Theory for a mobile robot intercepting projectiles above or below the horizon.

摘要

When a fielder runs to catch a ball, a driver navigates to avoid a collision, or a pedestrian intercepts a fellow walker, they each utilize unconscious spatial orienting principles and other automatic perceptual control mechanisms. In this dissertation, the study of human interception of stationary or moving targets is applied to mobile robot navigation. Using perceptual information, geometric principles are derived to plan an interceptive path. These new control algorithms provide a simple, real-time method to guide a mobile robot to intercept either a stationary or a moving target.; When catching a moving target like a projectile that approaches from either above or below the horizon, humans are surprisingly accurate at intercepting the object. This research is the first to utilize high-precision, marker-based, motion capture technology to unambiguously measure head, body, and target position during high-speed interception tasks. Data analysis suggests that humans use two strategies to control their motion within a plane.

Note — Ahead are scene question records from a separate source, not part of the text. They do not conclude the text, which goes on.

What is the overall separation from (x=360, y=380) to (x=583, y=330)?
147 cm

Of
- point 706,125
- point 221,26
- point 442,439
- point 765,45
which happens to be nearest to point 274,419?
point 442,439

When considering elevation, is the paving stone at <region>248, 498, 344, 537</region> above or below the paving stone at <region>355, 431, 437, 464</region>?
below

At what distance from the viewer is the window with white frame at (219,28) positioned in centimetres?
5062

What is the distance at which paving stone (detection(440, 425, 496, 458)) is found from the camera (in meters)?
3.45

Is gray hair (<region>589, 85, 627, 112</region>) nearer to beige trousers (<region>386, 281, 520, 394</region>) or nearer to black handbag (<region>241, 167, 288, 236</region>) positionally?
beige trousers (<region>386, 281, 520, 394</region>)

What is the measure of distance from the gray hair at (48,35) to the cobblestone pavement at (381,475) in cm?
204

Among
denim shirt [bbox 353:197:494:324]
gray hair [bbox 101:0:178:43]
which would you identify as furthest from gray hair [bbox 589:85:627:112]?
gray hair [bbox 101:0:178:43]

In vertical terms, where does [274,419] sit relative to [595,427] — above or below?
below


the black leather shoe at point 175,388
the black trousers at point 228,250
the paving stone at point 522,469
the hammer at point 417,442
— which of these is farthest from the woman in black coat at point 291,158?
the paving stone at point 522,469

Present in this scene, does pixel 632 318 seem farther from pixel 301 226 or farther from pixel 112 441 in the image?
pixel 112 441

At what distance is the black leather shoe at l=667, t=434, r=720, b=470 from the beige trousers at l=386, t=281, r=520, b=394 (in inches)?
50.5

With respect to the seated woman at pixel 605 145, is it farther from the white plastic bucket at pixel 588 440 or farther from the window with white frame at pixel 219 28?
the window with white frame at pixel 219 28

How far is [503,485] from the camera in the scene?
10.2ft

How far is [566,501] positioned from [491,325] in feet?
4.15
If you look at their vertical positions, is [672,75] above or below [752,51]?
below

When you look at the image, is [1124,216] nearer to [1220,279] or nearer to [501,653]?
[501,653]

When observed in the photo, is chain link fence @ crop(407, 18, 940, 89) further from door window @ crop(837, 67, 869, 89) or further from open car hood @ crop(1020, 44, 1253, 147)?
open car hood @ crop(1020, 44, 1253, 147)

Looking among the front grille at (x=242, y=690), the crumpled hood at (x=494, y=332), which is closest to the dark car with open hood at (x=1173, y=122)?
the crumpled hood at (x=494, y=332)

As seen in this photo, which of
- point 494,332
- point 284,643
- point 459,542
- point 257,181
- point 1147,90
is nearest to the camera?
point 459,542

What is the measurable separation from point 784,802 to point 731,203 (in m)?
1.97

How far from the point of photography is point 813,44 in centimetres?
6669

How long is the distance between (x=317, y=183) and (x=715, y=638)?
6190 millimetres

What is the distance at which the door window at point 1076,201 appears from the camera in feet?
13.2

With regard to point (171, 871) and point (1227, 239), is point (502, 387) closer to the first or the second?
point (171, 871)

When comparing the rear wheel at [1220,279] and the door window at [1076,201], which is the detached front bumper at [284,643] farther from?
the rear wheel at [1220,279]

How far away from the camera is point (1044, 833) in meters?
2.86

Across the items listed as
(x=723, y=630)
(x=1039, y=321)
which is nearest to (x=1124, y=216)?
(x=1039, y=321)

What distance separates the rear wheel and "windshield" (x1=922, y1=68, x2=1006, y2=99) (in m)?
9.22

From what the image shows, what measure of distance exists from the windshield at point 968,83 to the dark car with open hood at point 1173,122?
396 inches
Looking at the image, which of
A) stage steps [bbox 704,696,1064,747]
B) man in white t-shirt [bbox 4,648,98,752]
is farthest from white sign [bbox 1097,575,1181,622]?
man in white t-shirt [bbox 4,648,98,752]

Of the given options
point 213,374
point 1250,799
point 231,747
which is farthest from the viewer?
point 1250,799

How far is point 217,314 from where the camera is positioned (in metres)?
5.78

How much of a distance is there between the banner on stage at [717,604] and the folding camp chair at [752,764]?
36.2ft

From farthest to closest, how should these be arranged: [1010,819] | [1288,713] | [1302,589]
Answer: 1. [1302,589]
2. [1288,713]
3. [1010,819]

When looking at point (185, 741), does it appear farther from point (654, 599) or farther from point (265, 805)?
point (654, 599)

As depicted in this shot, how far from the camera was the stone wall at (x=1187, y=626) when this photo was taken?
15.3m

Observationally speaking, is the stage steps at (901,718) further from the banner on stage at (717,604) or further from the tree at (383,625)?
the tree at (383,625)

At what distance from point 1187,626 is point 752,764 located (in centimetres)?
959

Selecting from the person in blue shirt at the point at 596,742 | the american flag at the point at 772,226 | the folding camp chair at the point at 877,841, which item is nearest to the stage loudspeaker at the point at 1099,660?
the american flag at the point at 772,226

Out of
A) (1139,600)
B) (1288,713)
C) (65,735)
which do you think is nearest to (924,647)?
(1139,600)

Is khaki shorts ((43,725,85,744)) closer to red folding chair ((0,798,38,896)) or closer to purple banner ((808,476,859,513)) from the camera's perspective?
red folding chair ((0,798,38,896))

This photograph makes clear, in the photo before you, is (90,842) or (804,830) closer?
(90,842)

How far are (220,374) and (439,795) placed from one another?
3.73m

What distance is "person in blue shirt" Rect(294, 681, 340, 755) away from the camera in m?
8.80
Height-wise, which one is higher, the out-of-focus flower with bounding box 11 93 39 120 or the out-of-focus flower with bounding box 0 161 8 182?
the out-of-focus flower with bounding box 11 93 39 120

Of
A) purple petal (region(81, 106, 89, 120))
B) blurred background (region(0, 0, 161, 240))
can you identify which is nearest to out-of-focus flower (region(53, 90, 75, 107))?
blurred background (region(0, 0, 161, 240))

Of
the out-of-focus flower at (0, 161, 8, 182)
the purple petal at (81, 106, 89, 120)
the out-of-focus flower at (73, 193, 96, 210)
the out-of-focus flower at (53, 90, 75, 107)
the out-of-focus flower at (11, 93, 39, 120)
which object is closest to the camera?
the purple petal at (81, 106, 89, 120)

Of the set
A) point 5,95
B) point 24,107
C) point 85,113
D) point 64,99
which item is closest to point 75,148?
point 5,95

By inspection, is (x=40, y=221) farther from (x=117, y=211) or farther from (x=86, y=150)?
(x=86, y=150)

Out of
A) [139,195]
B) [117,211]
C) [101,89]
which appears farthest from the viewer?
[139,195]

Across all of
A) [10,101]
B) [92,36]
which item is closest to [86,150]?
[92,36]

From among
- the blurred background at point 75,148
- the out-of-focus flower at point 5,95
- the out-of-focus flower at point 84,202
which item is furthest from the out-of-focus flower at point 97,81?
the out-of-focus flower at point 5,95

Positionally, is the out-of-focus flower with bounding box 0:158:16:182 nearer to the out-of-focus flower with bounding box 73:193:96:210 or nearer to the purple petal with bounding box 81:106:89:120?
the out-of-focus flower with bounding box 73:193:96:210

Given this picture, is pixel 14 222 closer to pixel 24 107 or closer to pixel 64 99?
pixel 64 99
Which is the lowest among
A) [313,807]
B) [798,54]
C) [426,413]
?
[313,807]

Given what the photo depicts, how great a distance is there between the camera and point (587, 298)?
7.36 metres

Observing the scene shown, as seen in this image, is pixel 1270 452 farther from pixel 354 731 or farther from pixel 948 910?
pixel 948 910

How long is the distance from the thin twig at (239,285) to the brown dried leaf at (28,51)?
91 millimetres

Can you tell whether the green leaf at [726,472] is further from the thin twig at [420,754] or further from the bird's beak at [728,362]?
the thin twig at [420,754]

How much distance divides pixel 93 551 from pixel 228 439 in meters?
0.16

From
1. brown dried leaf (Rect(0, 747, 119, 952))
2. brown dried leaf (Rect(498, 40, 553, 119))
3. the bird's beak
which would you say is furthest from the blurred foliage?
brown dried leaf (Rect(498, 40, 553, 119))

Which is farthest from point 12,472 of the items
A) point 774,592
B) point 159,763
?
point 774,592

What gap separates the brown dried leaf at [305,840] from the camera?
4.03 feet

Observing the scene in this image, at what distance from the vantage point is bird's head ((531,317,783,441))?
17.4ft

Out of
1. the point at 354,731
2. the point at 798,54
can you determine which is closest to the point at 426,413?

One is the optical acceleration cancellation (OAC) strategy, which reduces the gap between the pursuer and the target on the horizontal plane using the tangent or cotangent function. The other strategy is the lateral alignment strategy, which maintains the gaze direction projected on the horizontal plane to be constant. The OAC model can determine a set of possible pursuer positions within the horizontal plane at every time instant. Together with the lateral alignment strategy, a unique position can be determined.; Active and passive visual servo controllers are designed and simulated. The active controller is superior in the fly ball interception task. The passive controller is better in the ground target interception task. An alternative control model for ground target interception is also proposed which directly uses a visual error to control the robot motion. These new interception models are implemented on a high-speed mobile robot using an automatic real-time control system. In experimentation, the robot can intercept ground targets and simple fly ball trajectories.; This dissertation describes and validates an interception model based on human perceptual principles. It not only provides insights into human interceptive behaviors, but also enhances the path-planning ability for mobile robots.